These are four words that until the past couple years I've never thought would refer to me, but as of December 31st, 2012 it is true! I'm getting married and for the first time since I've been engaged it actually hit me this weekend. As I talked about in my last post, I spent my Imbolc surrounded by my three bridesmaids and my mom, trying on dresses. I went into the day thinking we'd try some on just to see what looked good since I honestly had no clue what really looked good on me. Boy was I wrong.
The first dress I put on (which I will not disclose what it looked like in public, message me if you want to see a pic of it) was actually the one I ended up getting. I had no clue what reaction I was going to have, or what I was going to get from my bridal party. I thought maybe it would be like that show "Say Yes to the Dress" and I would come out of the dressing room to a teary eyed mom and awed bridesmaids. What I came out to was a empty area. Turns out my mom, in true form, was off critiquing another bride's dress while my bridesmaids were off looking at other dresses for me to try on. I just laughed and told the consultant that this was typical.

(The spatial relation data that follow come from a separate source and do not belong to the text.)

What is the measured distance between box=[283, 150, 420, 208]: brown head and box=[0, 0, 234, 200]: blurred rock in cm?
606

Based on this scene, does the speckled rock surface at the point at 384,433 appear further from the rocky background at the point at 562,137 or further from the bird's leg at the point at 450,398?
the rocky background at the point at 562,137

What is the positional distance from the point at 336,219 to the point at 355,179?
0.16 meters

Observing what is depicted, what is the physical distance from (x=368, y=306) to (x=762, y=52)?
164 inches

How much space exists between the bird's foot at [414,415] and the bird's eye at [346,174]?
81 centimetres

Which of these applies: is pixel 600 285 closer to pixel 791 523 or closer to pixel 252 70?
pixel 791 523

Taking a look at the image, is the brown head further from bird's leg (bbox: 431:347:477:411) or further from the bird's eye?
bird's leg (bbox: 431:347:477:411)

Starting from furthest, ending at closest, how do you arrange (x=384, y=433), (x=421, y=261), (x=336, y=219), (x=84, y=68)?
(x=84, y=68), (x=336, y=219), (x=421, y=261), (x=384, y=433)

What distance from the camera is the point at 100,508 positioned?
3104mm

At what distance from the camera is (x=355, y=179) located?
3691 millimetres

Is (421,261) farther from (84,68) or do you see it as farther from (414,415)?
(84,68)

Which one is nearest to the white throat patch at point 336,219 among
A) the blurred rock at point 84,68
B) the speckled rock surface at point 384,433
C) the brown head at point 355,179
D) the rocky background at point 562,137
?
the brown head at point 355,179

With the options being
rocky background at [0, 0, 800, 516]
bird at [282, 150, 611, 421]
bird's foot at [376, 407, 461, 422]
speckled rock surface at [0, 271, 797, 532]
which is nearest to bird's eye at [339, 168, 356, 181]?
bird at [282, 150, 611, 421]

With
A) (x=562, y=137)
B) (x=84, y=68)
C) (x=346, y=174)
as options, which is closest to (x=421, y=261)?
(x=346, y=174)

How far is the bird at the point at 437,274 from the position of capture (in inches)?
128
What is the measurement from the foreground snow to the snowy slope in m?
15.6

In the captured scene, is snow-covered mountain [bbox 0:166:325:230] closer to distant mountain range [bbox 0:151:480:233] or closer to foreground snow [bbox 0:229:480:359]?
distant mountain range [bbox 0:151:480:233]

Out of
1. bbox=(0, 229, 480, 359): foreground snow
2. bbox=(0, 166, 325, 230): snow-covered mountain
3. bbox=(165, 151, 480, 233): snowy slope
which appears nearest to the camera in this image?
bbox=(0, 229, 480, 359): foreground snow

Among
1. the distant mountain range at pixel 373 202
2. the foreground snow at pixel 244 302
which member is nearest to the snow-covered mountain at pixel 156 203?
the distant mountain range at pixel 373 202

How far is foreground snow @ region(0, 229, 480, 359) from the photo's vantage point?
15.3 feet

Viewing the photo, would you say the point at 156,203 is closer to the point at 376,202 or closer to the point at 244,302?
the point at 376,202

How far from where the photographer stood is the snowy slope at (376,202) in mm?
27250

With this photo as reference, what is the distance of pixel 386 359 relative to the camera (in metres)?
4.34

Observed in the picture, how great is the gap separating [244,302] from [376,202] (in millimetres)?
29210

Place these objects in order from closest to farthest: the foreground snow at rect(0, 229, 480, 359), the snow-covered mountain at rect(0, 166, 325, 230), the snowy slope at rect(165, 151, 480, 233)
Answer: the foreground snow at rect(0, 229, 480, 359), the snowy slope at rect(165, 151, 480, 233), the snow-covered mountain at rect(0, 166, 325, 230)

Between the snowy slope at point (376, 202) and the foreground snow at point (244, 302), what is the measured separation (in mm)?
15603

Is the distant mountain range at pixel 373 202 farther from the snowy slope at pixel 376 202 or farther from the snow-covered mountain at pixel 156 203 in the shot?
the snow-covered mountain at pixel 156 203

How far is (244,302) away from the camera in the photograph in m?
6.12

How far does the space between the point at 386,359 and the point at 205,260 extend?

After I wrangled my troops they oohed and ahed over the dress that I had chills in as I stood up on the pedestal. Still though I wasn't sold on it so I went to try on other dresses. Most were a simple no, while others had potential. One was almost as perfect at the other one, but had a much longer train than I wanted and also had a price of $1,750. I may be waning in my cynicism but still, that much for a dress I'm going to wear once is ridiculous.
I tried back on the other dress after all the others had been tried on and I fell in love with it all over again. The consultant clipped a veil into my hair to give the full effect. We took lots of picture with me and my bridesmaids and then in true bridal consultant form she asked me: Is this your dress? I looked in the mirror, looked at my mom, and then burst into tears. This of course in turn caused my entire bridal party to tear up as well.
After wiping all the tears, getting measured (I'm a factory size 10!!!!!), and mom writing the check (have I mentioned how much I LOVE my mother?!?!) we went over to try on the bridesmaids dresses. This was a much easier process as I HATE bridesmaids dresses. It was a lot of "No." We eventually found an incredibly elegant almost evening gown looking dress that is going to be holly green (which the other color of the wedding is lilac, to make the color of the thistle). From there we had an awesome lunch as Panera (shocking, I know) and headed to the Baltimore Bridal Show where I was flooded with information and cake.
It was a wonderful way to spend my Imbolc, though I have to say trying on dresses and walking around the Expo center really took it out of me and I was sore the next day. The memories from that day will stick with me for a long time, and I'm glad I spent it with some of my favorite woman: my mom, my cousin, my best friend, and Grant's best friend who has now become on of my best friends. The journey continues as the wedding is set for May of next year. It's going to be a long process as you all know I have SO much on my plate right now. This weekend I got no homework done so this week I will be buckling down. Only two more weeks of this Programming and Scripting class!
If anyone else has an wedding stories they would like to share, please do so in comments! I'd love to hear them.